After I was done splitting my sides, though, I had a question for this bright new comedy on CBS: How can things possibly be this bad — I mean good — next week?
I suppose we can leave that question for later. For now, this is a pretty ambitious effort by the one network that has managed to keep the traditional situation comedy alive on Monday nights by not taking too many chances.
“Worst Week,” in that sense, is a huge roll of the dice for CBS. It has no studio audience. It doesn’t have many jokey-joke punchlines. And the humor builds up, so that the viewer’s 22 minutes of undivided attention is required for the full effect. That’s a quality “Worst Week” has in common with TV’s classic sitcoms, especially “Seinfeld,” which has been gone for a decade now.
As the show begins, Sam — played by Kyle Bornheimer — is talking with his pretty girlfriend, Melanie (Erinn Hayes), about their plan for that evening, when they are going to spring the news on her folks that they are expecting a baby.

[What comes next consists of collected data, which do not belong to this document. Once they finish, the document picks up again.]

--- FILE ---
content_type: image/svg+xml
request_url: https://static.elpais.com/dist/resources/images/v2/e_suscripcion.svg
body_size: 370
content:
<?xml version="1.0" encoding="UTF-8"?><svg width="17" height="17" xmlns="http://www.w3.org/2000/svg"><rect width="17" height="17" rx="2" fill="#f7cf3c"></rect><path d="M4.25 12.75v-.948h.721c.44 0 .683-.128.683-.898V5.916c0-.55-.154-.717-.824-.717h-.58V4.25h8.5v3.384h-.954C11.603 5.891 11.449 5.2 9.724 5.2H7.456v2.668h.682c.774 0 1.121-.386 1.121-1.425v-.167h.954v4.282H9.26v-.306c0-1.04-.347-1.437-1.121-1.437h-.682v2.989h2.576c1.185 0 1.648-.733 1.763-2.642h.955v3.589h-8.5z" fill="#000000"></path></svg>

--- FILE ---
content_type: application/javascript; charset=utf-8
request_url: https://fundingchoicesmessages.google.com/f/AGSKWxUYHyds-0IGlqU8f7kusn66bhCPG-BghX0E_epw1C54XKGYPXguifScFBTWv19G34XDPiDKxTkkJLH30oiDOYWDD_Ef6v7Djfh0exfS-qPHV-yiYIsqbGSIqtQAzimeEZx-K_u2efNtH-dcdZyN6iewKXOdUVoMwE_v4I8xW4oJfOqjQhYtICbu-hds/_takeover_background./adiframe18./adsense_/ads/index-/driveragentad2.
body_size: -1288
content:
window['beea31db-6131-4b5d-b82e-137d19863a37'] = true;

The details of Sam’s last visit to her parents unfold amusingly. Seems everyone but him went out one night, so he decided to “surprise” them with a fire in the fireplace … and that’s when the family dog, thinking the strange man meant his masters harm, attacked.
Defending his actions once more, Sam says, “I’ll ask again: Wouldn’t you like to have come home to a blazing fire that night?”
“We did,” responds Melanie, dryly.
Going forward, “Worst Week” faces a couple of challenges: re-creating the pilot’s slow-motion train wreck again and again, and plausibly (or with ironic unreality) allowing Sam to make it up over and over to Melanie and her folks, played by Kurtwood Smith (Red on “That ’70s Show”) and Nancy Lenehan.
I don’t know if they can pull it off, but I’m sure willing to watch them try.